Stereotypes take over the (political) world

Lie like it’s your job, cheat some, steal occasionally, have an affair once in a while, hide that affair by lying, deflect blame to other people, take credit for good stuff, lie some more, trash your opponents’ reputations, maybe bribe some people, lie about it, break all of your promises and then tell people to vote for you. Oh, what fun.

The behavior outlined above pretty much sums up what people generally think of politicians. The dishonest politician is perhaps the biggest and most accepted political stereotype of all time. As one political joke goes, a man goes to Heaven, and he sees a lot of clocks. He asks an angel what the clocks are, and the angel says that each person has a clock. Every time a person lies, the hands on his clock move one minute. The man asks the angel where Obama’s clock is, and the angel says that it’s in his office. He’s using it as a ceiling fan.

This joke is not only a good example of the dishonest politician stereotype, but it’s also an example of a very interesting phenomenon: people tend to only give attention to what they agree with. When I first heard this joke, instead of President Obama, the owner of that very active timepiece was Mitt Romney. Being a Republican, I changed the subject of the joke to Obama.

This selective-acceptance phenomenon goes for stereotypes, too. For example, most people probably agree that politicians are generally untrustworthy.

However, Republicans’ stereotypes of left-wingers — that Democrats are irresponsible anti-gun, big-government welfare bums who spend money like they’re in a really generous game of Monopoly — would not be generally accepted by democrats and others who are a bit to the left of the political neutral zone. Likewise, the liberals’ stereotype of conservatives — that they are basically a bunch of racist, fear-mongering, God-forcing redneck male supremacists — would not be accepted by right-wingers.

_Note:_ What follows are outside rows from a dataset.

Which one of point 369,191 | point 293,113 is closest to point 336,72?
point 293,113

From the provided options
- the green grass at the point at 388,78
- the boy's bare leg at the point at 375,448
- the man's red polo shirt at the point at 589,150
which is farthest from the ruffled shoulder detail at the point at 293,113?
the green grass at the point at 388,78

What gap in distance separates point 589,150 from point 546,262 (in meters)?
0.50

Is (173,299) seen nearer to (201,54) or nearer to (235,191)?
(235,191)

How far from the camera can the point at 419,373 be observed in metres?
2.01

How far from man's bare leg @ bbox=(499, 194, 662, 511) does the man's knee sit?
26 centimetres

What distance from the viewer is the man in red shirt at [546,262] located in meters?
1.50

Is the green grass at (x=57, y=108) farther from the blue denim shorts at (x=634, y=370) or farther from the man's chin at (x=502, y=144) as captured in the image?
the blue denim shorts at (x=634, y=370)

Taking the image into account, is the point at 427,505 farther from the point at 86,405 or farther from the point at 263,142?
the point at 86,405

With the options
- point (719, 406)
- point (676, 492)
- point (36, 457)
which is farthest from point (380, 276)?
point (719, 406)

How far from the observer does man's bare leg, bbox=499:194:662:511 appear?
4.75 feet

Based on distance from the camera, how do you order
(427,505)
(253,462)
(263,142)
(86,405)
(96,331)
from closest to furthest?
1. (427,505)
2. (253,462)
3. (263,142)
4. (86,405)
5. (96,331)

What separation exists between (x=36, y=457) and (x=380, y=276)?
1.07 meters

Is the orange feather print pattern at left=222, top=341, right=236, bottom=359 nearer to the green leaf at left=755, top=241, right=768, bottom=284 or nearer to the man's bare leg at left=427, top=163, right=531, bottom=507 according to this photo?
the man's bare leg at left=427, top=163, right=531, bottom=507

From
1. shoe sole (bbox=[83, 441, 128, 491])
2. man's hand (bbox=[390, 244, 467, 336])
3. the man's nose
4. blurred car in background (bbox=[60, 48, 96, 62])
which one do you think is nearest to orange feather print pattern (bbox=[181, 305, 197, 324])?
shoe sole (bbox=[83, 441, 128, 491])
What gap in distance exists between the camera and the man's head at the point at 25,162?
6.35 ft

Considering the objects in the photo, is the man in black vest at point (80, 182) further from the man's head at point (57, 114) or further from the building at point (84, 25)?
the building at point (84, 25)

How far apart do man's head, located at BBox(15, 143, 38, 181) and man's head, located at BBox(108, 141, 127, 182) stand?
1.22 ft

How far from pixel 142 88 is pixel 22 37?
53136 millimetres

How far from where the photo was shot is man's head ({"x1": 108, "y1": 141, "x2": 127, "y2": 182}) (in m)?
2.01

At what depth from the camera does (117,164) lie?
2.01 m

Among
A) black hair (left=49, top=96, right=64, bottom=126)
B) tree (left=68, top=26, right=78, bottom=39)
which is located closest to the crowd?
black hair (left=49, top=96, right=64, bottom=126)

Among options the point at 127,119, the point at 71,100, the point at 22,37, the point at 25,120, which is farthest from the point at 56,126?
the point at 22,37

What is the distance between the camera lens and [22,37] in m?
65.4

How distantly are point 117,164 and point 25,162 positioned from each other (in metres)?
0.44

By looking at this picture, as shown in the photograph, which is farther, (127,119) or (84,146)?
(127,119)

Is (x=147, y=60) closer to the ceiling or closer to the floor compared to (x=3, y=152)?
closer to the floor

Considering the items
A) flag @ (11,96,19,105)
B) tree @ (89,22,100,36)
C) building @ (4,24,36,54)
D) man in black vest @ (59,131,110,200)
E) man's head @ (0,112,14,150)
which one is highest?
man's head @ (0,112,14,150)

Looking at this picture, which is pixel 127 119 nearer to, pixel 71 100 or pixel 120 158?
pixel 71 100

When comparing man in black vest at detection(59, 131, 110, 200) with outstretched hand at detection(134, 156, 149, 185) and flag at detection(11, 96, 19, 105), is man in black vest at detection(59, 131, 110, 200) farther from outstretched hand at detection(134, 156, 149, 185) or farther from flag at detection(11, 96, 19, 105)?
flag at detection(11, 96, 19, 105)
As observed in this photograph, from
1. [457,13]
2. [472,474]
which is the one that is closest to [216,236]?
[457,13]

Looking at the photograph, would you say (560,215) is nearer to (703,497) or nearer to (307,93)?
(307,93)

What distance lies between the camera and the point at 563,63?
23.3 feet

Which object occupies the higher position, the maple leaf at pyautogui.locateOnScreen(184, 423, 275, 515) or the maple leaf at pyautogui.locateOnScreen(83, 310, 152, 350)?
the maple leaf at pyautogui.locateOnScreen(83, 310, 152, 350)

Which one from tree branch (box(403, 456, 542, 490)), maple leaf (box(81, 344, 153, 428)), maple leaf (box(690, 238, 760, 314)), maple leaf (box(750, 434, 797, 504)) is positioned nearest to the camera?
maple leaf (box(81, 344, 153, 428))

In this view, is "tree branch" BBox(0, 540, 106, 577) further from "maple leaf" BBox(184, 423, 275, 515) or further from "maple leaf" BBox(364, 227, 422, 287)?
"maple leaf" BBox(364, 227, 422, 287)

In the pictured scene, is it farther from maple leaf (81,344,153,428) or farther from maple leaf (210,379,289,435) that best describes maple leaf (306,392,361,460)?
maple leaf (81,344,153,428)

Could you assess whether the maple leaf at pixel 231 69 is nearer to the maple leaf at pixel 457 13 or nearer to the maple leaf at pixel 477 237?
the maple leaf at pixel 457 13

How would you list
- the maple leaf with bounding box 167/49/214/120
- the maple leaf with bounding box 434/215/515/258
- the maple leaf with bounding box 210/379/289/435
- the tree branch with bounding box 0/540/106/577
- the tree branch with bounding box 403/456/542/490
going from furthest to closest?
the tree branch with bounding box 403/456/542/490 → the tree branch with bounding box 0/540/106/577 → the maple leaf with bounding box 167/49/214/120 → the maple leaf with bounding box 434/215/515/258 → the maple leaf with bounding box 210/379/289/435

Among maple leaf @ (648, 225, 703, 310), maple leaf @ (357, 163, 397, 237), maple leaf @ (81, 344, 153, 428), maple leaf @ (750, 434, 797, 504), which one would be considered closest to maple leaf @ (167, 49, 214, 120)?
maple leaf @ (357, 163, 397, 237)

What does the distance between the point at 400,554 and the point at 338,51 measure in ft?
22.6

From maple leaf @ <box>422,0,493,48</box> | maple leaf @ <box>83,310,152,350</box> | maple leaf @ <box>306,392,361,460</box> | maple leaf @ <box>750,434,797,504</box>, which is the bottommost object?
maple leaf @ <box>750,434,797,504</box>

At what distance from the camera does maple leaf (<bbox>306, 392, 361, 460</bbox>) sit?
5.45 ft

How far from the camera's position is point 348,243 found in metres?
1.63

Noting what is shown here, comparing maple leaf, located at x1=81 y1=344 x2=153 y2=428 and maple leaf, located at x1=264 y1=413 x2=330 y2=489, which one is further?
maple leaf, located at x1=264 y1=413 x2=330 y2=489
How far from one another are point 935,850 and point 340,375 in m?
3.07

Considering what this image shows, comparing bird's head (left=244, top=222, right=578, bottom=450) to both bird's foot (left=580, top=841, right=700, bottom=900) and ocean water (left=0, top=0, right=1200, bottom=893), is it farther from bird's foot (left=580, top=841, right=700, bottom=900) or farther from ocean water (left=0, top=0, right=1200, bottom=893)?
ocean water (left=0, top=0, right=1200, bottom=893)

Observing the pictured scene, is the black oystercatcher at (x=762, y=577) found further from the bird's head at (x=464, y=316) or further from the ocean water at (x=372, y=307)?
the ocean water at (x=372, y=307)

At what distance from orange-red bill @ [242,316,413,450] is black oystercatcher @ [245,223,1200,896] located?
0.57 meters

Perhaps this is one aspect of society which will always be a part of our lives. If this problem is resolvable, it is only resolvable if people realize their bias and take intentional steps to consider things from the opposite perspective.

Even so, stereotypes are a definite part of America’s political culture, but one that is totally subject to one’s opinion. A Republican may only apply the ‘dishonest politician’ stereotype to Democrats while thinking that members of his own party are completely honest and faultless (or as faultless as a politician can be). Democrats may very well do the same.

Perhaps ‘Biased politically-aware person’ is the greatest stereotype of them all.